Entry point: In the upper-right corner of the Copilot Chat dialog box, click the
icon to go to the Rules configuration page.Enterprise-level Rules and personal-level Rules:
Enterprise-level Rules: Configured by an administrator. Supports setting an effective scope. Suitable for defining company-level business terms, coding standards, and more.
Personal-level Rules: Configured by individual users and effective only for them. Suitable for defining personal preferences, frequently used code snippets, and more.

Specify context in conversations
Description: In each conversation, you can manually specify the context related to the current task. This allows Copilot to focus on that information when answering, which results in more accurate answers.
Supported context types:
Table: Reference the metadata of one or more tables.
Node/Code file: Reference the code in a specific node.
Data collections: Reference a data collection in Data Map.
Rules: Temporarily specify one or more Rules to be effective for the current conversation.
Local file: Upload a local document as background information.
How to reference context: In the Copilot Chat input box, you can enter
@or click+to open the context selector and add context.
Manage your conversations
View conversation history
Copilot automatically records your recent conversations.
Record scope: Supports viewing up to 100 conversation records from the last 7 days.

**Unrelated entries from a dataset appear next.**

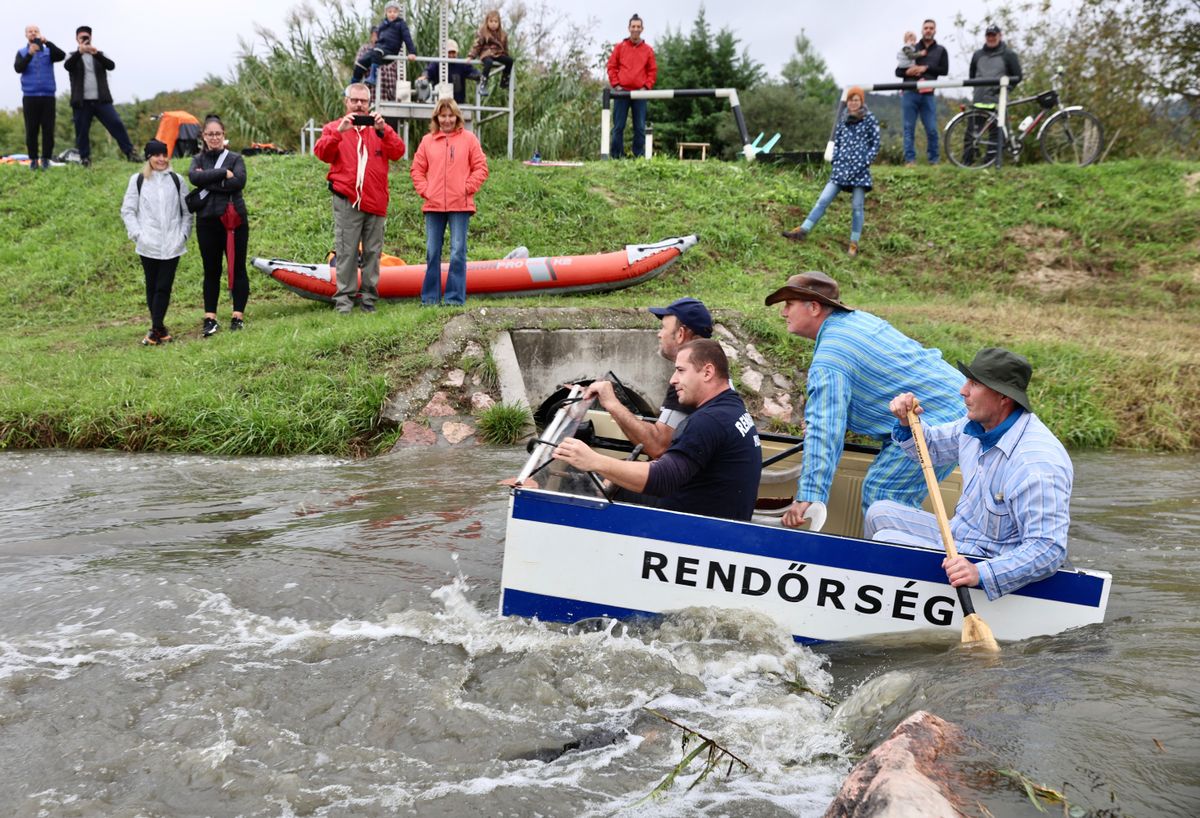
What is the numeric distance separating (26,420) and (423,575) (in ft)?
15.7

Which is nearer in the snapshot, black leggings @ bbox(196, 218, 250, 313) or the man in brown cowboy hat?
the man in brown cowboy hat

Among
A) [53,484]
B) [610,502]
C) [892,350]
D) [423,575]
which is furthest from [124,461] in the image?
[892,350]

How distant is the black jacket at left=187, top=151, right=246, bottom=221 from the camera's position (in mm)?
10836

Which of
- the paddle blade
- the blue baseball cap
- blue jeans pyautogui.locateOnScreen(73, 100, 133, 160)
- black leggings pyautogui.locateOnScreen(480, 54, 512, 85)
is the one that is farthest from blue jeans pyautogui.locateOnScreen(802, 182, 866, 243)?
the paddle blade

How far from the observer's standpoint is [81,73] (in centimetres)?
1559

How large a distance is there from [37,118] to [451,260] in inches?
342

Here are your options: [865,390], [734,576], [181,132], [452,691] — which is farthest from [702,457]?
[181,132]

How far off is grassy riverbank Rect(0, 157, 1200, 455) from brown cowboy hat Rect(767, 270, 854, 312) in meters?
4.75

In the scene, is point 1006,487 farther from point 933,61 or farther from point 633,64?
point 633,64

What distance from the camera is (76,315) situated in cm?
1369

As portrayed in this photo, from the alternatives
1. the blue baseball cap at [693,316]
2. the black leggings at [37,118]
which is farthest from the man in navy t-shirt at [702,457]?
the black leggings at [37,118]

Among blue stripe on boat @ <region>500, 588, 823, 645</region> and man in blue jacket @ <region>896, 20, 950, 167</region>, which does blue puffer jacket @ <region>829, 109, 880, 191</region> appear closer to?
man in blue jacket @ <region>896, 20, 950, 167</region>

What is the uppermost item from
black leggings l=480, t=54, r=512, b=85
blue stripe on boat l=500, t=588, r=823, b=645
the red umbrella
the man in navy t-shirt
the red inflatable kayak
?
black leggings l=480, t=54, r=512, b=85

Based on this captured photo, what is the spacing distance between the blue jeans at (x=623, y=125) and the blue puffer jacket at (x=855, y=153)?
3650mm
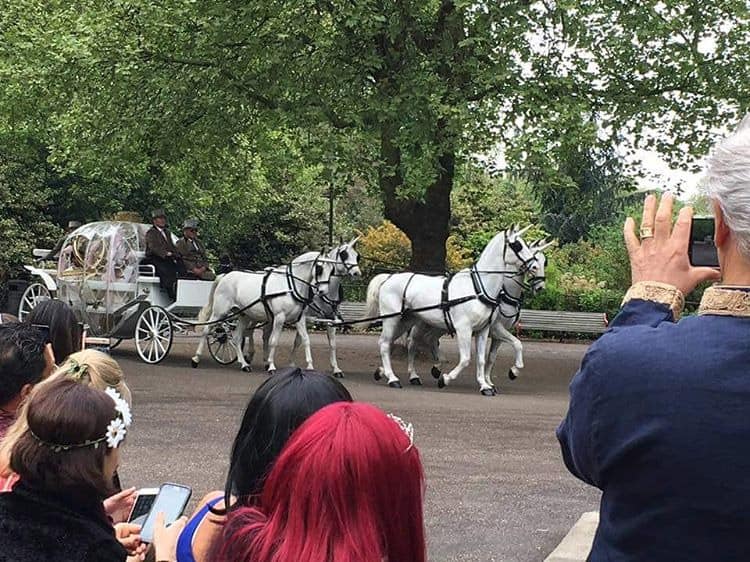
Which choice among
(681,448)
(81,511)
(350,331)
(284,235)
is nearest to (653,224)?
(681,448)

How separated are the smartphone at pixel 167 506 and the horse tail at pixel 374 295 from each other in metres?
12.2

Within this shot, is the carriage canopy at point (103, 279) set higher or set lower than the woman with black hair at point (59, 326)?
lower

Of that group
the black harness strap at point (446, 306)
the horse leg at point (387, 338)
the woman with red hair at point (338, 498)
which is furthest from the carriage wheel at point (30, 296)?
the woman with red hair at point (338, 498)

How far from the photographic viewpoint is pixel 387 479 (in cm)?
191

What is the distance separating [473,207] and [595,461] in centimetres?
3093

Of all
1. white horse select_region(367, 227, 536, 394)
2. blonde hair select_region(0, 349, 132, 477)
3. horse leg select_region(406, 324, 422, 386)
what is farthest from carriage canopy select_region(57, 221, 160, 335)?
blonde hair select_region(0, 349, 132, 477)

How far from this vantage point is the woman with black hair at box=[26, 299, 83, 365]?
471 cm

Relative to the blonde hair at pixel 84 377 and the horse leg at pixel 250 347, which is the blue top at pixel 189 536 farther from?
the horse leg at pixel 250 347

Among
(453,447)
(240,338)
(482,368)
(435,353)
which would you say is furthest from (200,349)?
(453,447)

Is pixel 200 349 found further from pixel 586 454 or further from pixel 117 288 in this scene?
pixel 586 454

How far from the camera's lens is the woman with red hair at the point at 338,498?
6.15ft

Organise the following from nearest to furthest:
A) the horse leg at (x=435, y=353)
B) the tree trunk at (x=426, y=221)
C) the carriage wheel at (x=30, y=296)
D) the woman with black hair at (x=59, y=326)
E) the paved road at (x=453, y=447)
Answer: the woman with black hair at (x=59, y=326) < the paved road at (x=453, y=447) < the horse leg at (x=435, y=353) < the carriage wheel at (x=30, y=296) < the tree trunk at (x=426, y=221)

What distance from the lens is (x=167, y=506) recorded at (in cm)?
274

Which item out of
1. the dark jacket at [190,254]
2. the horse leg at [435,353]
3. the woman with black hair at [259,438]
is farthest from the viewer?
the dark jacket at [190,254]
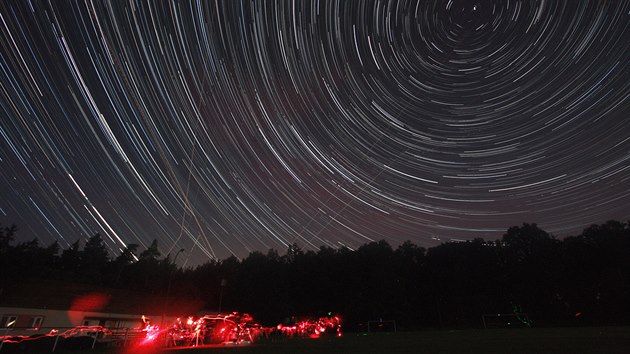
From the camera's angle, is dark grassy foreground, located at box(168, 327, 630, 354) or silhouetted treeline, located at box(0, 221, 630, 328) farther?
silhouetted treeline, located at box(0, 221, 630, 328)

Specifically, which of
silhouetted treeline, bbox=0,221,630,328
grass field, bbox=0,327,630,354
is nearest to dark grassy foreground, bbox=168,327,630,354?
grass field, bbox=0,327,630,354

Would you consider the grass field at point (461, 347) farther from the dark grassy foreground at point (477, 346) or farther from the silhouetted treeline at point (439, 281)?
the silhouetted treeline at point (439, 281)

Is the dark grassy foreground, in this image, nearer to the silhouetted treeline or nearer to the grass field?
the grass field

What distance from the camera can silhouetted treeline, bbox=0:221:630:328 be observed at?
165ft

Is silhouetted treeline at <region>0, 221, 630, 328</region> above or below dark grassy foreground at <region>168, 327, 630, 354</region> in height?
above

Entry point: In the upper-right corner of the Copilot Chat window, click "History".
Best practice: Start a new conversation for each task
We recommend that you start a new conversation (New Chat) for each independent task.
Reason: This practice prevents the contexts of different tasks from interfering with each other. It allows Copilot to focus on the current task, which ensures the accuracy and relevance of its answers.
FAQ
Q: Why are Copilot's answers inaccurate or not what I expect?
A: This may be because the context is insufficient. Try providing more precise background information to Copilot using the method described in Specify context in conversations.
Q: What is the difference between Ask mode and Agent mode? How should I choose?
A: Ask mode is suitable for simple, question-and-answer style tasks, such as generating a code snippet or explaining a function.
Agent mode is suitable for complex tasks that require multiple steps and involve various tools.